Dit kan een inverse rentecurve ons vertellen
Uit het departement: “De vertrouwensbarometer in de rentestand”
De Amerikaanse tweejaarsrente overtrof dinsdag voor het eerst sinds 2019 kortstondig de 10-jaarsrente. We hebben het bij zo’n scenario over een inverse rentecurve en dat doet meteen enkele belletjes rinkelen. Kortetermijnrendementen die hoger zijn dan langetermijnrendementen worden verondersteld te betekenen dat beleggers pessimistischer zijn over de langetermijnvooruitzichten. Meteen duikt het spookbeeld van de recessie op. De inverse rentecurve heeft in het verleden haar voorspellende kracht voor een recessie weliswaar verdiend, maar er wordt ook aan die positie getornd.
De rente op kortlopend Amerikaans staatspapier is dit jaar snel opgelopen als gevolg van de verwachte renteverhogingen door de Amerikaanse Federal Reserve, terwijl de rente op langer lopende staatsobligaties minder snel is gestegen door de vrees dat een verkrapping van het beleid de economie kan schaden.

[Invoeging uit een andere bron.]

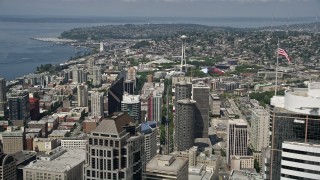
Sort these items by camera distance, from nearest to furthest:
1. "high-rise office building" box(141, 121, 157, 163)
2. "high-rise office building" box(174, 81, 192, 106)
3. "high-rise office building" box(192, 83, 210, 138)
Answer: "high-rise office building" box(141, 121, 157, 163) → "high-rise office building" box(192, 83, 210, 138) → "high-rise office building" box(174, 81, 192, 106)

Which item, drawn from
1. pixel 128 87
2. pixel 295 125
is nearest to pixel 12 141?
pixel 128 87

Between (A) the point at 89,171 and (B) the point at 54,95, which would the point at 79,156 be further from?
(B) the point at 54,95

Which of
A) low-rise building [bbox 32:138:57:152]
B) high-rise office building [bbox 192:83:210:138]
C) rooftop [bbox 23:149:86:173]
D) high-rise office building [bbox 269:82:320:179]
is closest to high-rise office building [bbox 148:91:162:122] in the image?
high-rise office building [bbox 192:83:210:138]

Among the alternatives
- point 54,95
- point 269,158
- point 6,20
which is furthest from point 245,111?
point 6,20

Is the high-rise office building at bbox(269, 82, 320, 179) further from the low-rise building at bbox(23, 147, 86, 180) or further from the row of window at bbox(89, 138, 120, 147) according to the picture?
the low-rise building at bbox(23, 147, 86, 180)

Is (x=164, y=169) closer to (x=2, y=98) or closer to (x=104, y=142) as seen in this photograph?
(x=104, y=142)

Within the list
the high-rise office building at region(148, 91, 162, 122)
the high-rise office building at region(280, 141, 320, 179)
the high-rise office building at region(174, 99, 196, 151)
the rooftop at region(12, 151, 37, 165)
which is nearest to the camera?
the high-rise office building at region(280, 141, 320, 179)

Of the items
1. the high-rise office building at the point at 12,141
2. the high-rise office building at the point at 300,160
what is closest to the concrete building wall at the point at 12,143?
the high-rise office building at the point at 12,141
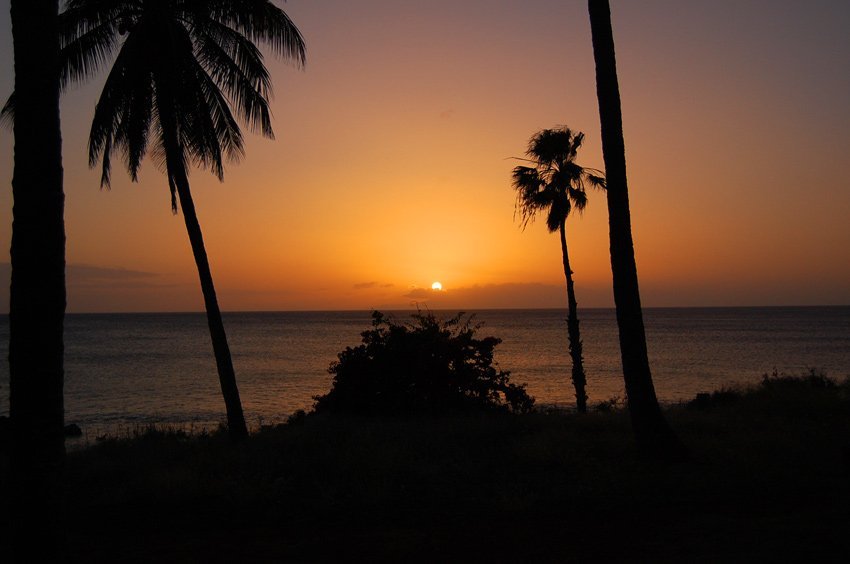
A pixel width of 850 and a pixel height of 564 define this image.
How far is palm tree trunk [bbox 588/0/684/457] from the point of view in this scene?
1104 centimetres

Hoe ziet de curve er normaal uit?
Doorgaans loopt de curve op omdat beleggers een hogere vergoeding verwachten voor het risico dat de stijgende inflatie het verwachte rendement op obligaties met een langere looptijd zal verlagen. Dat betekent dat een obligatie met een looptijd van 10 jaar doorgaans meer opbrengt dan een obligatie met een looptijd van 2 jaar, omdat deze een langere looptijd heeft. Rendementen bewegen omgekeerd evenredig met prijzen. Een steilere curve duidt doorgaans op de verwachting van sterkere economische activiteit, hogere inflatie en hogere rentetarieven. Een afvlakkende curve kan het tegenovergestelde betekenen: beleggers verwachten renteverhogingen op de korte termijn en hebben hun vertrouwen in de groeivooruitzichten van de economie verloren.

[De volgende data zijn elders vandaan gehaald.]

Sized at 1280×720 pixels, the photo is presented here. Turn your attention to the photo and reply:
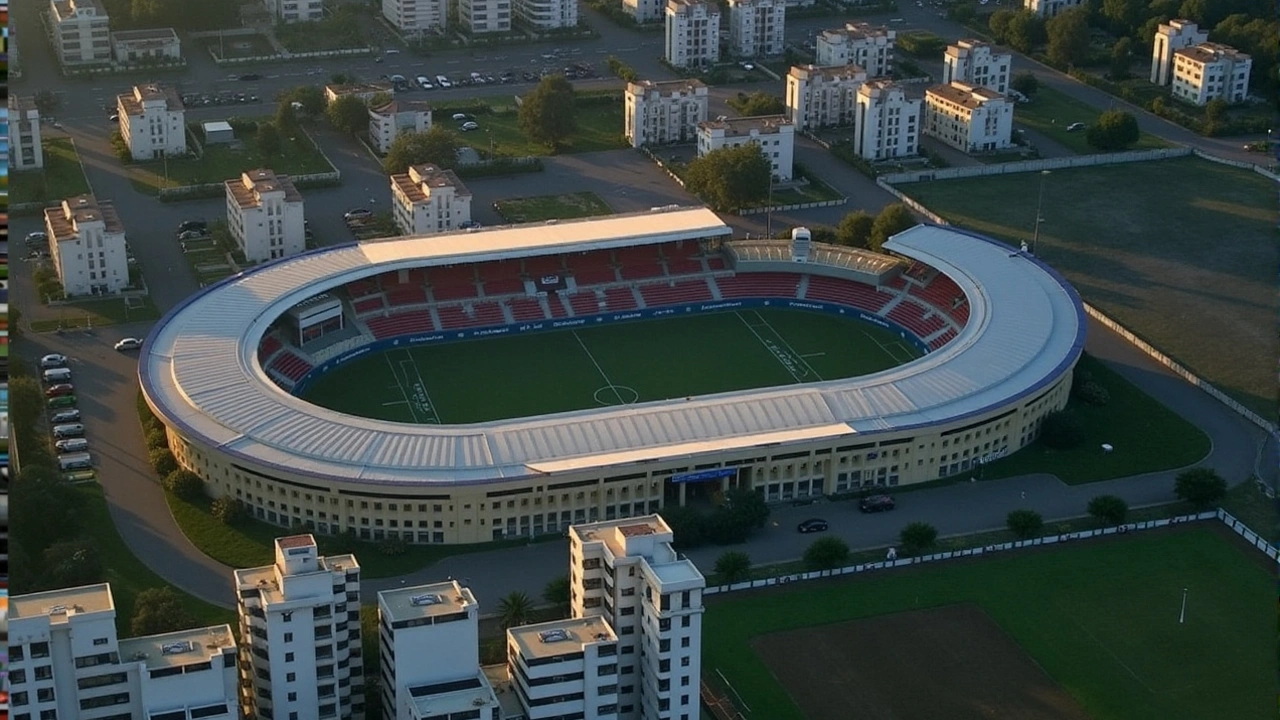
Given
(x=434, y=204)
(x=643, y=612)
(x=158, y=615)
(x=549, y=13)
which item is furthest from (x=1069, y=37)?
(x=158, y=615)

Wat betekent een inverse curve?
Gisteren werd de rentecurve echter invers, wat betekent dat de rente op de 2-jaars schatkist in feite hoger was dan die op het 10-jaarspapier. Dat is een waarschuwingslicht voor beleggers dat er een recessie zou kunnen volgen. De Amerikaanse curve is sinds 1955 volgens Reuters vóór elke recessie omgekeerd, met een recessie die tussen zes en 24 maanden volgde, volgens een rapport uit 2018 van onderzoekers van de Federal Reserve Bank of San Francisco. Het bood slechts één keer een vals signaal in die tijd. Over een langere termijn ziet het beeld er iets genuanceerder uit. Volgens Commonwealth Financial Network zijn er sinds 1900 28 gevallen geweest waarin de rentecurve is omgekeerd; in 22 van deze episodes volgde een recessie. Het tijdsverschil tussen de omkering van de curve en het begin van een recessie bedroeg gemiddeld ongeveer 22 maanden, maar varieerde van 6 tot 36 maanden voor de laatste zes recessies. KBC Asset Management maakte eerder ook al onderstaande berekeningen.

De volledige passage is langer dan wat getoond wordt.